[START OF EXTRACTED ENTRIES]

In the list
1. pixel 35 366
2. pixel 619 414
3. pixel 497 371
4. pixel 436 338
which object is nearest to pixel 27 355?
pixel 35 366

[END OF EXTRACTED ENTRIES]
[START OF EXTRACTED ENTRIES]

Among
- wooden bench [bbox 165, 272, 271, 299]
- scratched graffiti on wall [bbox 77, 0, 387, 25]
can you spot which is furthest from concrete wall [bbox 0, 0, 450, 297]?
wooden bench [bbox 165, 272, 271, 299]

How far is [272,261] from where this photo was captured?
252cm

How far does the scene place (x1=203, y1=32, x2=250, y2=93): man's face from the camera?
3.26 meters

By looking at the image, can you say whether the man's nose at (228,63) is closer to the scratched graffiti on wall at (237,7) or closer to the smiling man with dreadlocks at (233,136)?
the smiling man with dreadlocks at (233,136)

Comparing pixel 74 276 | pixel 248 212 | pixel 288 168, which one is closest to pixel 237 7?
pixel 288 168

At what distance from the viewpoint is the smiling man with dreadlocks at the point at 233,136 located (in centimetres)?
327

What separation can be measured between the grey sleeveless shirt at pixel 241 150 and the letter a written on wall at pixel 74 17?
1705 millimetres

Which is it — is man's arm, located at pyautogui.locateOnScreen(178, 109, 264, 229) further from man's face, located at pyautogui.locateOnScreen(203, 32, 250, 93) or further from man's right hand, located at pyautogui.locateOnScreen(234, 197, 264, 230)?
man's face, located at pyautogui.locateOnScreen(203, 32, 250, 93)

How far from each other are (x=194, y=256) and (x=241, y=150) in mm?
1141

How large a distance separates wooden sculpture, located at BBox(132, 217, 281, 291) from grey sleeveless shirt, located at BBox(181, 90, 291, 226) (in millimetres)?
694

[END OF EXTRACTED ENTRIES]
[START OF EXTRACTED ENTRIES]

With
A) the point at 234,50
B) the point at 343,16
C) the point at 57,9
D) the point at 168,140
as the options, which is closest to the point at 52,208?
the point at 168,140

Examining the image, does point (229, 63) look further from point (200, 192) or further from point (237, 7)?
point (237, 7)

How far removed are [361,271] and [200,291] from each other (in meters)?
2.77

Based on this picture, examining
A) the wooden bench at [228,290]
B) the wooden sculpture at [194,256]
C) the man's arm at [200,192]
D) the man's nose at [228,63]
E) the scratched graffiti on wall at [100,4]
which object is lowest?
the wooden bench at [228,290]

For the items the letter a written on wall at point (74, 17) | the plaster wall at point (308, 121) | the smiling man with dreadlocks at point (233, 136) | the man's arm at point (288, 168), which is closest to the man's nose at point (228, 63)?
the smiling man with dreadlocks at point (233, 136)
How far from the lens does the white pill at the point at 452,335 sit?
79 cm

[END OF EXTRACTED ENTRIES]

__WHAT TO DO__.
Identify every line in the three blocks of items above that contains the string "sleeveless", and copy each such line in full. Matching is case-sensitive.

__COMPLETE ANSWER__.
What separation can be measured between the grey sleeveless shirt at pixel 241 150 and the letter a written on wall at pixel 74 17?
How large a distance separates wooden sculpture, located at BBox(132, 217, 281, 291) from grey sleeveless shirt, located at BBox(181, 90, 291, 226) (in millimetres)?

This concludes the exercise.